Job: Quote the whole listing verbatim.

START Records provided

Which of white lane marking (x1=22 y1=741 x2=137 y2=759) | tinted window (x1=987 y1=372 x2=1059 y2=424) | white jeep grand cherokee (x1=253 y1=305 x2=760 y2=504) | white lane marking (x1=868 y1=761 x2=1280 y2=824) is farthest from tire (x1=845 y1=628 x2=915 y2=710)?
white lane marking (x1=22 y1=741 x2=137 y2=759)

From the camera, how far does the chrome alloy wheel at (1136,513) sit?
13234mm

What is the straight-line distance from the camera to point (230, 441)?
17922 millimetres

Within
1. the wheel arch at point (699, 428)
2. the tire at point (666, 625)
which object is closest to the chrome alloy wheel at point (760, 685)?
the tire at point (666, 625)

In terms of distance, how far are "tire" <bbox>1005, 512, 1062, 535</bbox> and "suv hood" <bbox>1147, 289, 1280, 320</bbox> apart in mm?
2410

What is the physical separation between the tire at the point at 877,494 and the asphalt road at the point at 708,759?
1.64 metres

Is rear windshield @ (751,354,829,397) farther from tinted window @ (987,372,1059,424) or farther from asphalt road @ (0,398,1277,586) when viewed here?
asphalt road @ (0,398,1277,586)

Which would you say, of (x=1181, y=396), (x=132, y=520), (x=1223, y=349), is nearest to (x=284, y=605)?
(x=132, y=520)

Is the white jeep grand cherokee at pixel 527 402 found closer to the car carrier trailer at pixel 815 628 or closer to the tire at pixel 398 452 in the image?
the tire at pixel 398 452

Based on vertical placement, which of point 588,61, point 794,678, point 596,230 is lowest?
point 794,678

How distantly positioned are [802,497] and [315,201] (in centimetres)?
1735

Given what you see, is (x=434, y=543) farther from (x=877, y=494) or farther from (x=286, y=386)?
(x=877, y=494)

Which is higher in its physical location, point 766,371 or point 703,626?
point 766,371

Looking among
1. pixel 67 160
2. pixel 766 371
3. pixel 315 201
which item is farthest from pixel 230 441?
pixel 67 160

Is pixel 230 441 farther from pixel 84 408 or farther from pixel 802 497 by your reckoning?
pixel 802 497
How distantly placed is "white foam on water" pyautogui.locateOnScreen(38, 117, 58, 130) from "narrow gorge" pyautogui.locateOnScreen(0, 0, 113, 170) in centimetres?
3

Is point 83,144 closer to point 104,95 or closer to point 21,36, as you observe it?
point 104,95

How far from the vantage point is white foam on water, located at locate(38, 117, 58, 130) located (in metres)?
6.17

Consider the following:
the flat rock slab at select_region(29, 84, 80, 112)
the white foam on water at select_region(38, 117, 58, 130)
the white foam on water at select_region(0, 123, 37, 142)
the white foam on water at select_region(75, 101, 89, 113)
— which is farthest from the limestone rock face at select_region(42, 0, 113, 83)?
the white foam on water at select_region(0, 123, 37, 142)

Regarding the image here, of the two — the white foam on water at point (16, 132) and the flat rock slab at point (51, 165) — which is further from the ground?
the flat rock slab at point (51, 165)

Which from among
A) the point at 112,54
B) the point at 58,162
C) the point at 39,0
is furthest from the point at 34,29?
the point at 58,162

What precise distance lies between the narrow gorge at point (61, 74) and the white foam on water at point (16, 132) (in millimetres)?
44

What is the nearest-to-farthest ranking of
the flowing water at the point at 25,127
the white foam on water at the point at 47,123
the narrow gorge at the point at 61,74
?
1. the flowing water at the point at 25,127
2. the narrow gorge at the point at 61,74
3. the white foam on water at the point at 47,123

END Records provided

Exercise result:
Which of white lane marking (x1=22 y1=741 x2=137 y2=759) | tinted window (x1=987 y1=372 x2=1059 y2=424) | white jeep grand cherokee (x1=253 y1=305 x2=760 y2=504) | white lane marking (x1=868 y1=761 x2=1280 y2=824) is farthest from tire (x1=845 y1=628 x2=915 y2=710)?
white lane marking (x1=22 y1=741 x2=137 y2=759)

From the camera, how far does the chrome alloy wheel at (1136,513) sit?
13234mm

What is the straight-line distance from the camera to point (230, 441)?
17922 millimetres

Within
1. the wheel arch at point (699, 428)
2. the tire at point (666, 625)
which object is closest to the chrome alloy wheel at point (760, 685)?
the tire at point (666, 625)

In terms of distance, how far are "tire" <bbox>1005, 512, 1062, 535</bbox> and "suv hood" <bbox>1147, 289, 1280, 320</bbox> apart in mm?
2410

What is the physical separation between the tire at the point at 877,494 and the asphalt road at the point at 708,759?
1.64 metres

Is rear windshield @ (751,354,829,397) farther from tinted window @ (987,372,1059,424) or farther from asphalt road @ (0,398,1277,586) when viewed here?
asphalt road @ (0,398,1277,586)

Which would you say, of (x=1181, y=396), (x=132, y=520), (x=1223, y=349), is nearest to (x=284, y=605)?
(x=132, y=520)

Is the white jeep grand cherokee at pixel 527 402 found closer to the car carrier trailer at pixel 815 628 or closer to the tire at pixel 398 452 in the image?
the tire at pixel 398 452

Based on vertical placement, which of point 588,61, point 794,678, point 596,230 is lowest?
point 794,678

How distantly positioned are [802,497] and [315,201] (in centimetres)?
1735

Given what you see, is (x=434, y=543) farther from (x=877, y=494) or farther from (x=286, y=386)?
(x=877, y=494)

Which is higher in its physical location, point 766,371 or point 703,626?
point 766,371

Looking among
1. pixel 67 160
2. pixel 766 371
3. pixel 315 201
which item is farthest from pixel 230 441?
pixel 67 160

Is pixel 230 441 farther from pixel 84 408 or farther from pixel 802 497 by your reckoning?
pixel 802 497
How distantly placed is "white foam on water" pyautogui.locateOnScreen(38, 117, 58, 130) from "narrow gorge" pyautogui.locateOnScreen(0, 0, 113, 170) in centimetres?
3

Is point 83,144 closer to point 104,95 or closer to point 21,36, as you observe it?
point 104,95

How far from the vantage point is white foam on water, located at locate(38, 117, 58, 130) located (in metres)?
6.17

Consider the following:
the flat rock slab at select_region(29, 84, 80, 112)
the white foam on water at select_region(38, 117, 58, 130)
the white foam on water at select_region(0, 123, 37, 142)
the white foam on water at select_region(75, 101, 89, 113)
— which is farthest from the limestone rock face at select_region(42, 0, 113, 83)?
the white foam on water at select_region(0, 123, 37, 142)

Regarding the image here, of the two — the white foam on water at point (16, 132) and the flat rock slab at point (51, 165) — which is further from the ground?
the flat rock slab at point (51, 165)

Which from among
A) the point at 112,54
B) the point at 58,162
C) the point at 39,0
is furthest from the point at 34,29?
the point at 58,162

What precise distance lies between the narrow gorge at point (61, 74) and the white foam on water at point (16, 132) (in millimetres)?
44

What is the nearest-to-farthest ranking of
the flowing water at the point at 25,127
the white foam on water at the point at 47,123
the narrow gorge at the point at 61,74
?
1. the flowing water at the point at 25,127
2. the narrow gorge at the point at 61,74
3. the white foam on water at the point at 47,123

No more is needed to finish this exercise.